HEAR A HUMAN VOICE. After losing far too much time on hold when he called for customer-service help, Paul English, chief technology officer at Kayak.com, began a quest to guide people out of frustrating automated-phone loops. The results of his research across 500 companies are now available to the public at Gethuman.com, a database of information and advice on reaching a real person. Some examples: punch the pound key (#) four times when calling Orbitz; dial 1 and then 7 to bypass the automated system at Starwood’s Four Points by Sheraton; select your language and then press 1 and 0 to get to an operator at the U.S. State Department’s passport office.
INSURE YOUR TRIP EARLY IF YOU’RE GOING TO THE CARIBBEAN DURING HURRICANE SEASON. Many insurance policies have a little-known loophole called the "named-event clause," which states that once a tropical storm has received a name from the National Weather Service, insurance companies are no longer required to pay policy-holders who cancel their trips. If you have plans to travel to an island from June to November, buy your travel insurance when you book the trip, or soon after.
JUMP AMUSEMENT-PARK TICKET QUEUES. "If you do nothing else right when visiting a theme park, buy your tickets online in advance," says Robert Niles, editor of Themeparkinsider.com. "Tickets have grown almost as complicated as airline fares." A quick lesson: "park hoppers" are tickets that allow customers to visit multiple parks in one day; "flex plans" give buyers more à la carte options (including food and passes to cut lines); and "VIP experiences" offer special access, such as reserved seats to shows. Navigating the many choices takes time, so it’s best to sort it all out before arriving, which will also give you a head start on the long lines.

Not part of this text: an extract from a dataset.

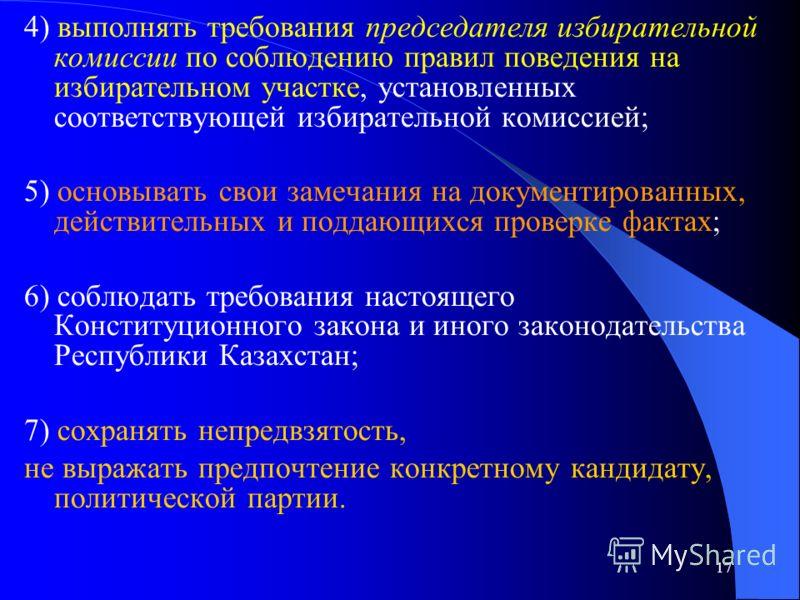 17 4) выполнять требования председателя избирательной комиссии по соблюдению правил поведения на избирательном участке, установленных соответствующей избирательной комиссией; 5) основывать свои замечания на документированных, действительных и поддающ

KNOW WHO EMPLOYS YOUR CONCIERGE. A surprising number of hotels now outsource their concierge services to third-party companies, a trend that Jack Nargil, of the Hay-Adams hotel in Washington, D.C., and spokesman for concierge association Les Clefs D’Or, says can work against the consumer and in favor of tour outfitters that benefit from increased business. For example, Expedia now operates 84 concierge desks across North America, and hotels managed by Hyatt, Marriott, and Starwood are among those that have farmed out their concierge services. This is a problem, Nargil says, because with concierges who are not operating independently, "consumers won’t necessarily get advice or reservations that are tailored to their needs." If you’re going to a destination where you will be relying on the concierge, Nargil suggests that before you book a room, ask if the concierge is employed directly by the hotel or by an outside company.